Tahun 90 an, market lulusan madrasah masih dipandang sebelah
mata kendati memiliki derajat yang sama. Siswa lulusan madrasah terkesan dinomorduakan ketimbang mereka yang berasal dari sekolah umum. Stigma yang berkembang tersebut menyebabkan siswa madrasah menjadi kurang percaya diri ketika harus berkompetisi dengan dunia kerja ataupun bidang lain.
Era Reformasi membawa angin segar atas keberadaan madrasah.
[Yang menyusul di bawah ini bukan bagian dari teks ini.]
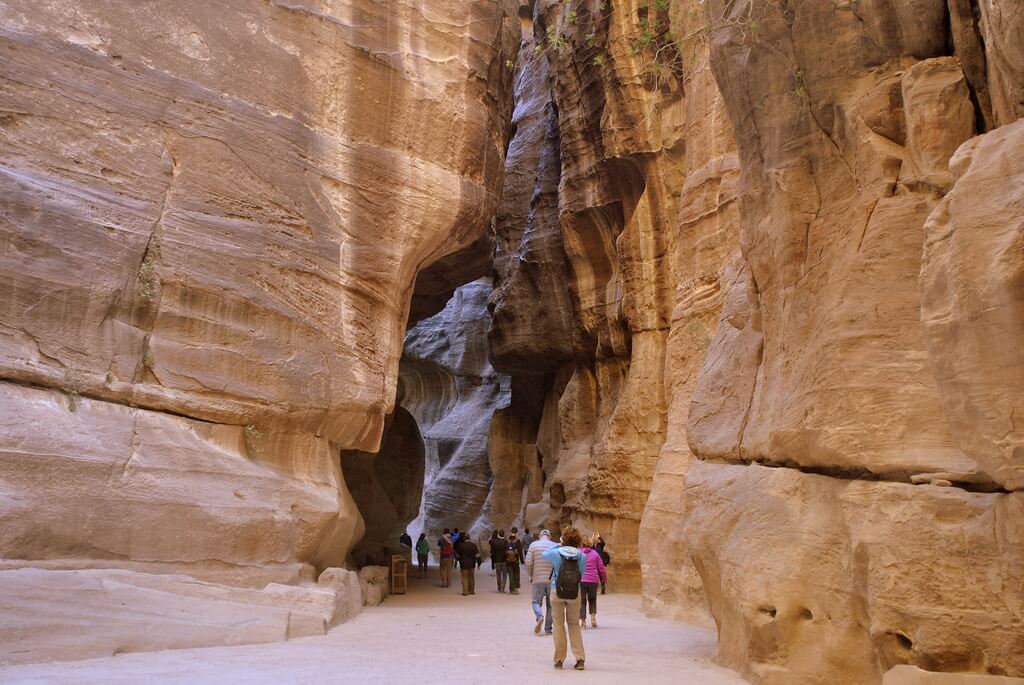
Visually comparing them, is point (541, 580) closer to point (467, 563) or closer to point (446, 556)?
point (467, 563)

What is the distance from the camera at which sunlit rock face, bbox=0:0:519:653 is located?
10.4 meters

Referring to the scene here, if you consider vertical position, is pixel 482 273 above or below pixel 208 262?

Peran dan perhatian pemerintah mulai terasa. Kualitas siswa secara umum meningkat yang ditandai dengan pencapaian nilai ujian nasional (NUN) madrasah yang cukup membanggakan. Pencapaian rata-rata NUN siswa madrasah memang lebih rendah daripada siswa sekolah umum, tetapi terpautnya relatif kecil. Madrasah sekarang tidak lagi menjadi sekolah Islam yang hanya diminati oleh masyarakat kelas menengah ke bawah. Melainkan sudah diminati oleh siswa-siswa yang berasal dari masyarakat golongan kelas menengah ke atas. Hal itu disebabkan sekolah-sekolah Islam atau madrasah elit yang sejajar dengan sekolah-sekolah umum sudah banyak bermunculan. Adanya fenomena tuntutan dan harapan masyarakat yang cukup besar terhadap lembaga pendidikan madrasah untuk dapat mengintegrasikan ilmu-ilmu umum dengan ilmu-ilmu agama mengindikasikan madrasah harus mampu mencetak luluasan yang siap memasuki bursa kerja sekaligus siap pakai. Untuk itu diperlukan reformulasi paradigma, mutu pendidikan dan model kebijakan terhadap pembinaan madrasah, sehingga eksistensinya tidak lagi terkesan hanya merupakan sekolah penampungan tetapi mampu berperan sebagai sekolah pilihan, bahkan sekolah favorit.
Siswa madrasah harus dididik menjadi generasi yang tangguh,
memiliki jiwa pejuang, seperti sikap tekun, ulet, sabar, tahan uji, konsisten, dan pekerja keras. Multiple intelligence (intellectual, emotional dan spiritual quotient) siswa dapat dikembangkan secara maksimal melalui pergumulan yang keras, bukan sambil bermain atau dalam suasana fun semata.
Pengelola madrasah baik pimpinan maupun gurunya haruslah
menjadi orang yang cerdik, lincah dan kreatif. Keterbatasan sumber daya manusia, material, finansial, organisasi, teknologi dan informasi yang dimiliki madrasah justru menjadi cambuk, lahan perjuangan (jihad) dan amal shaleh. Ibaratnya, beban berat di sebuah mobil dapat dirubah menjadi energi apabila sopirnya cerdas dalam memilih jalan yang menurun. Intinya, berfikir dan berjiwa besar, positif, kreatif dan tidak kenal menyerah.